I think that we can look at our begining and see that people were willing to do what it took to spread the message. Printing The Gospel Trumpet, taking a barge down the river, rolling up into a town on an old stage coach and singing. That is inovation. My point is they did what they thought could to spread the message. Those are things that if we think about we can learn from. I'm not just talking about preaching, there were many miistries set up in the wake of those tent meetings. I remeber ready a book for ordination [can't remember there were so many that I read] that talked about D.S. Warner being a pen pal of African-American woman from, I think Atlanta. Where she set up a mission. They considered themselves to be close friends. [I wish I could remeber the details]. If that is not unity being lived out I don't know what is. I think the biggest bump in the road came when we started having offical structure. We preached against that for so long that we threw out the baby. Durning that forming era is when we chose to segregate the church because of cultural pressure. On quiet nights at Warner Camp if you go by DS's grave you can hear a hum. It's him spinning, we're way past the point of rolling over. I can't believe that happened. We had de-railed already, so early. Not sure where else to take this, but I'm now late for a meeting. More later...
Randy, you are right in that we have strayed far from our origins. Unfortunately, unity is just one of the casulties.

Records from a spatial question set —
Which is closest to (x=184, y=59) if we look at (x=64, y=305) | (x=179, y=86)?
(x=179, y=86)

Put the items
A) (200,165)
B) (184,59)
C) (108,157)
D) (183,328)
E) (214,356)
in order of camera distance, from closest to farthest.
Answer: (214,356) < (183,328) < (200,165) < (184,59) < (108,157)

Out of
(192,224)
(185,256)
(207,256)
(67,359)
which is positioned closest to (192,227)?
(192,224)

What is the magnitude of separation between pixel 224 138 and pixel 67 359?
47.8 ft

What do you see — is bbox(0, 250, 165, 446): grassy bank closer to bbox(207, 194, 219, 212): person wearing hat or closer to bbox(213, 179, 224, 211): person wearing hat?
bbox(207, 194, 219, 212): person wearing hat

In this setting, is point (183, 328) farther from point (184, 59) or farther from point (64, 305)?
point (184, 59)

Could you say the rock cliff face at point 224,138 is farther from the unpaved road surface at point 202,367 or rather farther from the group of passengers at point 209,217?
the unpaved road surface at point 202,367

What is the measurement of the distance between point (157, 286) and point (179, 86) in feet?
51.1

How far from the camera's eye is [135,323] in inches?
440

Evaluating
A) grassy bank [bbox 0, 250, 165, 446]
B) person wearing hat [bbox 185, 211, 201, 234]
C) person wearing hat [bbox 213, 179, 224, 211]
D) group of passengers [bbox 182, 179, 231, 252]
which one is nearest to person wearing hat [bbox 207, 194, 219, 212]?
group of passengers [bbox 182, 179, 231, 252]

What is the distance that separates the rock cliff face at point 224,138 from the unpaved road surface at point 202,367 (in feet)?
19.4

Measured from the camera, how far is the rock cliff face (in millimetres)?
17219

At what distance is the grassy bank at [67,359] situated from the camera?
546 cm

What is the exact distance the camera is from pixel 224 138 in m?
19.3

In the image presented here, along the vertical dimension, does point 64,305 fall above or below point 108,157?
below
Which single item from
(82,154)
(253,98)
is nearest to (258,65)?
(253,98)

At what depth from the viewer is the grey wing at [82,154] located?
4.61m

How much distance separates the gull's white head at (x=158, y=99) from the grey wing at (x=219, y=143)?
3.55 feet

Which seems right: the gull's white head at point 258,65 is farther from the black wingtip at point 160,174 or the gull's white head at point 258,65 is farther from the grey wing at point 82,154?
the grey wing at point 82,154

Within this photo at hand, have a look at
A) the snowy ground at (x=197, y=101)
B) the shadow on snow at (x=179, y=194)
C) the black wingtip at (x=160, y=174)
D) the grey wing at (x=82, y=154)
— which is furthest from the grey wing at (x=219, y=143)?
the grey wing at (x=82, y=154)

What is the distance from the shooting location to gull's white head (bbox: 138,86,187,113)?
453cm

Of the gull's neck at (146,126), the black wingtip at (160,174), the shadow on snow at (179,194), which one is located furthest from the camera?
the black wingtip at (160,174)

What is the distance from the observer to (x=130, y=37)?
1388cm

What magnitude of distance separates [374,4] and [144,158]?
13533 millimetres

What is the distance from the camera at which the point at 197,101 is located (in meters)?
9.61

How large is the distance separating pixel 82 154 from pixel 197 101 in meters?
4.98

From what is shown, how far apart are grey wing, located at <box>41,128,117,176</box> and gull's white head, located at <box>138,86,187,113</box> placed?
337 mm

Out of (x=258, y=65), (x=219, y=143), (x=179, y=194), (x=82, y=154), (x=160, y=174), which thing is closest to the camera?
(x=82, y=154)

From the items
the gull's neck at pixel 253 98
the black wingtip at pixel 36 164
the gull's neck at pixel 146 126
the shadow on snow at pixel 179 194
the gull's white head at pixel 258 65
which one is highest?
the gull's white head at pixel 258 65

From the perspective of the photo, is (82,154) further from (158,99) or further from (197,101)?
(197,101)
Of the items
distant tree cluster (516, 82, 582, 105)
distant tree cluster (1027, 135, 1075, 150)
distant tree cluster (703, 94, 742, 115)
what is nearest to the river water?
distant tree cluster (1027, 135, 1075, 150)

==

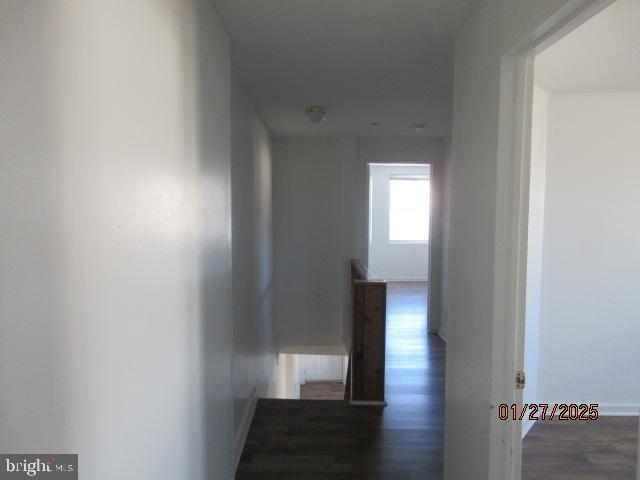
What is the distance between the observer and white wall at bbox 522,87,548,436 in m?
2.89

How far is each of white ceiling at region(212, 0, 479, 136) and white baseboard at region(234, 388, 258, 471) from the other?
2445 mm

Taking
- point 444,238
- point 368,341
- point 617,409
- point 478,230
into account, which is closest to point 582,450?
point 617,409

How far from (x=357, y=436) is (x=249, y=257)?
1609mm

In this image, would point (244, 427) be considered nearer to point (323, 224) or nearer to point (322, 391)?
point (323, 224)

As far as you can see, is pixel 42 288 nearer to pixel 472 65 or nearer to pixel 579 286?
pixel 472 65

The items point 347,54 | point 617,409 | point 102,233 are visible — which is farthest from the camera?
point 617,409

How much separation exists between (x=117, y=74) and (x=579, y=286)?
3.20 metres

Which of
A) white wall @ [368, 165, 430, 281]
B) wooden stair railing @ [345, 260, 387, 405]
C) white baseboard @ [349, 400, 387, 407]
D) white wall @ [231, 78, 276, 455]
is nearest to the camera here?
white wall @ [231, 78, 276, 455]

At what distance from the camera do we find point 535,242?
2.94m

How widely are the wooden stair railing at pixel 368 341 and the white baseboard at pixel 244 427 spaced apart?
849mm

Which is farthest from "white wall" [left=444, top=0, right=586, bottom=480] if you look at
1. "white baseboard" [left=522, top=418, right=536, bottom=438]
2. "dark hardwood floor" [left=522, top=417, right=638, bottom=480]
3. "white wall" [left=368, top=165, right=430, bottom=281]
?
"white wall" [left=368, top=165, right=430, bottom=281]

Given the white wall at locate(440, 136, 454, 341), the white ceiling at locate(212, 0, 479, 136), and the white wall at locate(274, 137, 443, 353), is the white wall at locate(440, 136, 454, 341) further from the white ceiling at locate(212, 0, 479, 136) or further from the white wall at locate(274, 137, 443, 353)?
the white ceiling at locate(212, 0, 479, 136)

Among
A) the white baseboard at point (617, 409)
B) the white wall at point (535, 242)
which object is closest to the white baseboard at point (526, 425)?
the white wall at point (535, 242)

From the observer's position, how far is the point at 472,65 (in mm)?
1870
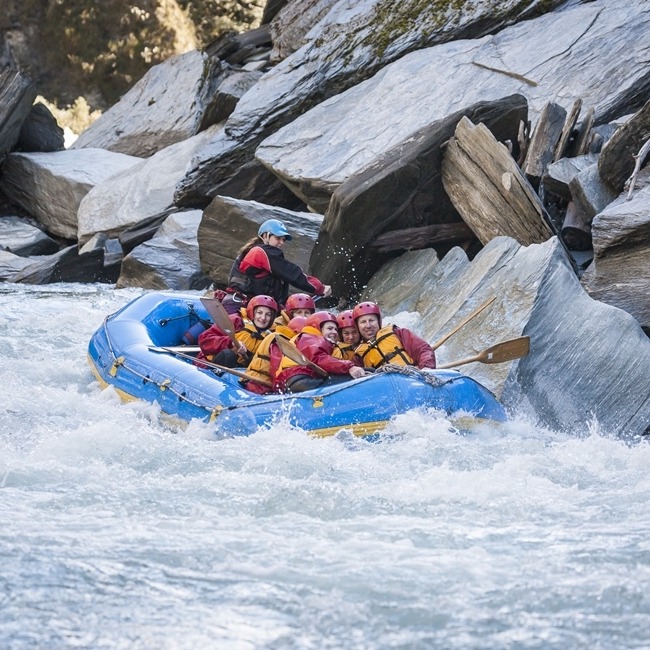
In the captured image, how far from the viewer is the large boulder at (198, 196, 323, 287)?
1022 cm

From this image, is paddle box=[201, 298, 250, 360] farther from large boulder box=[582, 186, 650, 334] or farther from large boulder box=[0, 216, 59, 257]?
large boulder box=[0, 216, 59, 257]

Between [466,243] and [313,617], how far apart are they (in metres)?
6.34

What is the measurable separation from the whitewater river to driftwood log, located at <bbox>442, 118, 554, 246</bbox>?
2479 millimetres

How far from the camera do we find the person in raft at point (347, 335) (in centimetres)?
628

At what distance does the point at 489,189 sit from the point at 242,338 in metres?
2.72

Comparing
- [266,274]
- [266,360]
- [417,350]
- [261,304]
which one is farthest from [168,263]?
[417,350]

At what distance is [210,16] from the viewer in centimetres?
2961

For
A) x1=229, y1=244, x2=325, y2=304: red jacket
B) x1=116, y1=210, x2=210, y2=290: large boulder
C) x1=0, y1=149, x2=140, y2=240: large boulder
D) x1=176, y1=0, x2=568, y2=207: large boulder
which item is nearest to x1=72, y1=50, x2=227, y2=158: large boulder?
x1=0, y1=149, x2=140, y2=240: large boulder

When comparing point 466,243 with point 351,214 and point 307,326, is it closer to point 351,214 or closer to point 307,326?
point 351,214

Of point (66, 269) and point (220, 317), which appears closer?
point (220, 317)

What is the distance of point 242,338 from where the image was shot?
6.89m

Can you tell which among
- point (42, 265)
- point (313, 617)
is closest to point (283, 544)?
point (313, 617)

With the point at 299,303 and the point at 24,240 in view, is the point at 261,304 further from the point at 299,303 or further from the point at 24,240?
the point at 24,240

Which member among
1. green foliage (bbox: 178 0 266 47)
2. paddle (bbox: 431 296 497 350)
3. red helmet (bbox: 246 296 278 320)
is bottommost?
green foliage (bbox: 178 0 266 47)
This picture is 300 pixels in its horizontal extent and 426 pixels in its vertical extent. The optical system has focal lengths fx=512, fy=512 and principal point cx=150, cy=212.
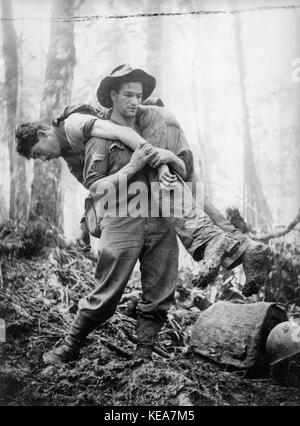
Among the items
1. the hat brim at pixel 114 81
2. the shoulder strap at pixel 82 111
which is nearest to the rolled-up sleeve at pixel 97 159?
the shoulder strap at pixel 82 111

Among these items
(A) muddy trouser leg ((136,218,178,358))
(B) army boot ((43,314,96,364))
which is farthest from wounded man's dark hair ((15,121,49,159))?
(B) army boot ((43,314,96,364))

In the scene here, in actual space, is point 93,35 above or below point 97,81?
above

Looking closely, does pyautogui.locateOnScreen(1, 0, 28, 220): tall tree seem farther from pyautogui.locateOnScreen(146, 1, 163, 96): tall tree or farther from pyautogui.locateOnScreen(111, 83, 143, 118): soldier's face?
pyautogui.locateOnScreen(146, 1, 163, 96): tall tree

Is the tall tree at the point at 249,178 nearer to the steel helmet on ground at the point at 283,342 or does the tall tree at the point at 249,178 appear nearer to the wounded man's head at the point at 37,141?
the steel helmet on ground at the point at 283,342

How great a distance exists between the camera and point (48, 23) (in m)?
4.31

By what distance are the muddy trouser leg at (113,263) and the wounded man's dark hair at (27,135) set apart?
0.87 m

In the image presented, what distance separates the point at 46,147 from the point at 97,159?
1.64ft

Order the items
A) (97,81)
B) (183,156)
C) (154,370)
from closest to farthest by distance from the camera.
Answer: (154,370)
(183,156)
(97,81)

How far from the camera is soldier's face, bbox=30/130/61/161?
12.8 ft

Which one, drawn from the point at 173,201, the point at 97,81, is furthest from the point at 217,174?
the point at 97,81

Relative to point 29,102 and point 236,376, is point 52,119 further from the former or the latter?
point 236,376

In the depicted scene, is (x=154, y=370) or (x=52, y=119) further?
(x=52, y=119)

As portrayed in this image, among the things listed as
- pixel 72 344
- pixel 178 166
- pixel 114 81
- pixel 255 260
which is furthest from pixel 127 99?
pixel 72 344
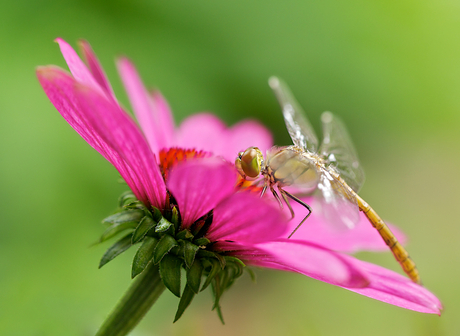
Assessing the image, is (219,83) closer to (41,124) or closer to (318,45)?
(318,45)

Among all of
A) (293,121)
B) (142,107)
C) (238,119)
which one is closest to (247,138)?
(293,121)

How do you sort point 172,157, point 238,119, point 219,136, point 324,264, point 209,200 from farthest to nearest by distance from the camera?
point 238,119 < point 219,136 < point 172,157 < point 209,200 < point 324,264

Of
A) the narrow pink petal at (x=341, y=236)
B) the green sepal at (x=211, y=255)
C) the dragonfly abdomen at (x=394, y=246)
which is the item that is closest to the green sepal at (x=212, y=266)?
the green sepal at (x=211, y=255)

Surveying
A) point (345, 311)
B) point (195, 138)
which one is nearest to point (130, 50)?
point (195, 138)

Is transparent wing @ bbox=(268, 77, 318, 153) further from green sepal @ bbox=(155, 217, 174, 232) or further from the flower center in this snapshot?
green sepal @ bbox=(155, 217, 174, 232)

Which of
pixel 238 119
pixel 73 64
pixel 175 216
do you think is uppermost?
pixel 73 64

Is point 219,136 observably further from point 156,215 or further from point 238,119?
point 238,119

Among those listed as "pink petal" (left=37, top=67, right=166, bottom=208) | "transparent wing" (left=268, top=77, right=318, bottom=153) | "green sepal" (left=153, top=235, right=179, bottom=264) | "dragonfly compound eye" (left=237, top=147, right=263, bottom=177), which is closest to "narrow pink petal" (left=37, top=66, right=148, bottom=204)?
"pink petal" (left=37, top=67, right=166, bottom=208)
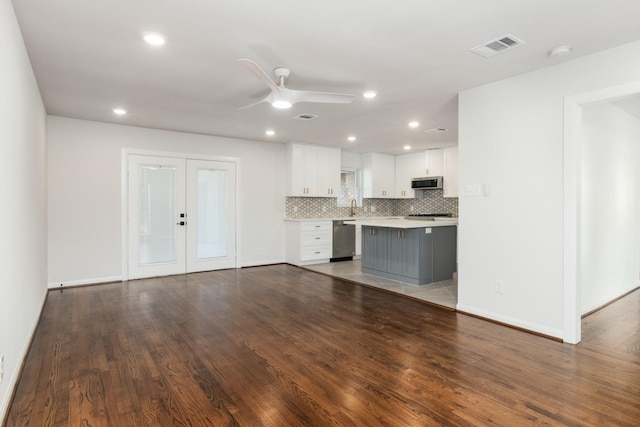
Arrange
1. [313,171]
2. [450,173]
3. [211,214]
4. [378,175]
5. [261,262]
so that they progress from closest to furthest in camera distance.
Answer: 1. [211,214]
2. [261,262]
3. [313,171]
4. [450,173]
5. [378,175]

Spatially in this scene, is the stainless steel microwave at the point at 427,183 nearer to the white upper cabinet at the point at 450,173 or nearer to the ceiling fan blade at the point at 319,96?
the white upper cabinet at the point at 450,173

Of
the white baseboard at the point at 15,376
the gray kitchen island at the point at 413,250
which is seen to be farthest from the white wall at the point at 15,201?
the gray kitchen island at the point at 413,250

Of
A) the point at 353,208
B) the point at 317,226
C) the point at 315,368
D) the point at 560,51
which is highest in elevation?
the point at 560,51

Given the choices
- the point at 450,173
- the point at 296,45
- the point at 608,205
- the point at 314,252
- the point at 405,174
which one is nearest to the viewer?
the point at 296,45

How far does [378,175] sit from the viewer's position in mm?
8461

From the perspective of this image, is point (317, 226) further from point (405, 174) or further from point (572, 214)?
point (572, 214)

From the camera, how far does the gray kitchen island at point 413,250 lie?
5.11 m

* * *

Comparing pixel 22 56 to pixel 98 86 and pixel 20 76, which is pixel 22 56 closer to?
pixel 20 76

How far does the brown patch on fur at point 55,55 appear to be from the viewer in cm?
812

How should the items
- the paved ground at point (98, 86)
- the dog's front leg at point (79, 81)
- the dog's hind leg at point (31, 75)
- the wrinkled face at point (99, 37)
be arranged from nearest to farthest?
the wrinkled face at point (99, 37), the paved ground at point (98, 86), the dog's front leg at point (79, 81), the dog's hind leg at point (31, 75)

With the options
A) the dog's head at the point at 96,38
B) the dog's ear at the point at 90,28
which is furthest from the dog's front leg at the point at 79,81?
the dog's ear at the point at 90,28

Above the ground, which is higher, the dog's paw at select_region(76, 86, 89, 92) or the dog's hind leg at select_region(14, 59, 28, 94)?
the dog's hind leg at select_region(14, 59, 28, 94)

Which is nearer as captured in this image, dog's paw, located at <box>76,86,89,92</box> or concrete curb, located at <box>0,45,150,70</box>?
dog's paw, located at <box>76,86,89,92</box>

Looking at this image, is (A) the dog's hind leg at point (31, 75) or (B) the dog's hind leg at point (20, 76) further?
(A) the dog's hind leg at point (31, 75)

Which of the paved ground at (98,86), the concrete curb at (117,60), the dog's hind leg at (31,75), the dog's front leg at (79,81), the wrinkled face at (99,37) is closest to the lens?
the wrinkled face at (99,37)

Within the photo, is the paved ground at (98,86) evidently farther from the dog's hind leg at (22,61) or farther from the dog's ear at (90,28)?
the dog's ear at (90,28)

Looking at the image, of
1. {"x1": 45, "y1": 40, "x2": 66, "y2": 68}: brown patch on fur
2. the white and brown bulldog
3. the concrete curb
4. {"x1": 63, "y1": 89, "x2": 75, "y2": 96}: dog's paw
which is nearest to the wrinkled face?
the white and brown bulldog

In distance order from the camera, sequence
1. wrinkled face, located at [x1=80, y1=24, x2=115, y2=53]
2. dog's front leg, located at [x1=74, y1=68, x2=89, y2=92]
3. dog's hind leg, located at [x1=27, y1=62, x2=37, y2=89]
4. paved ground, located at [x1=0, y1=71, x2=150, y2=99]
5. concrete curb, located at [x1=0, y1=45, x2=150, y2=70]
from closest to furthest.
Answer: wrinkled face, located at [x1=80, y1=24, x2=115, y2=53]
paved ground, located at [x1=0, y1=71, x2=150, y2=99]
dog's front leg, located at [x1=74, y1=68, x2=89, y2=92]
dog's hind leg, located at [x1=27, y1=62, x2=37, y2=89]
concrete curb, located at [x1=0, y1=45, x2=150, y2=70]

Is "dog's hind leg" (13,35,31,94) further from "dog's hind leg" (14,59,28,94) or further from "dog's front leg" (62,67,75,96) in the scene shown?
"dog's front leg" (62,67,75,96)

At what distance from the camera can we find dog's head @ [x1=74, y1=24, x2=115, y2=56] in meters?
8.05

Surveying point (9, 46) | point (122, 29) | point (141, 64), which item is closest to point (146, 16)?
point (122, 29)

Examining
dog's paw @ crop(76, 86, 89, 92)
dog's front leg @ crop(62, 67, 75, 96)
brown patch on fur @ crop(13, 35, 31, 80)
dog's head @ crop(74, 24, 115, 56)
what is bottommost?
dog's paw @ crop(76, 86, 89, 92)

PROBLEMS TO WORK ON —
• a. List the activities that the comments on the church's early history give as ways people spread the message.
• b. Carry on the comments on the church's early history for a few more sentences, picking up right after the last line of the reply.
These rows have nothing to do with the task at hand.

OUTPUTS BY TASK —
• a.
- Printing The Gospel Trumpet
- Taking a barge down the river
- Rolling up into a town on an old stage coach
- Singing

• b.
Word Lloyd. It's just sad when you hold up something as so important. A message to proclaim to the world. Then we live out the opposite. Maybe this is a good example from Out of the Question...Into the Mystery. Sweet asks, "Faith or Belief?" Faith being lived out in relationship. Is it more improtant to know things or to follow the One who knows? Well, follow of course. Know comes through relationship. And our disunity is non-relationship. Mmmm, ya I'm done with that thought now.
“sin is not a breaking of commands; sin is a breaking of relationships” because sin violates our relationships with God. Our purpose for living, says Sweet - the very reason we were created - is to be in dynamic relationship.
I think Ken Oldham can back me up on this, since he got me thinking this way, that our struggle with unity is really rooted in sin, and until we can reconcile with our brothers & sisters - light and dark on the hue - then we are basically still in sin.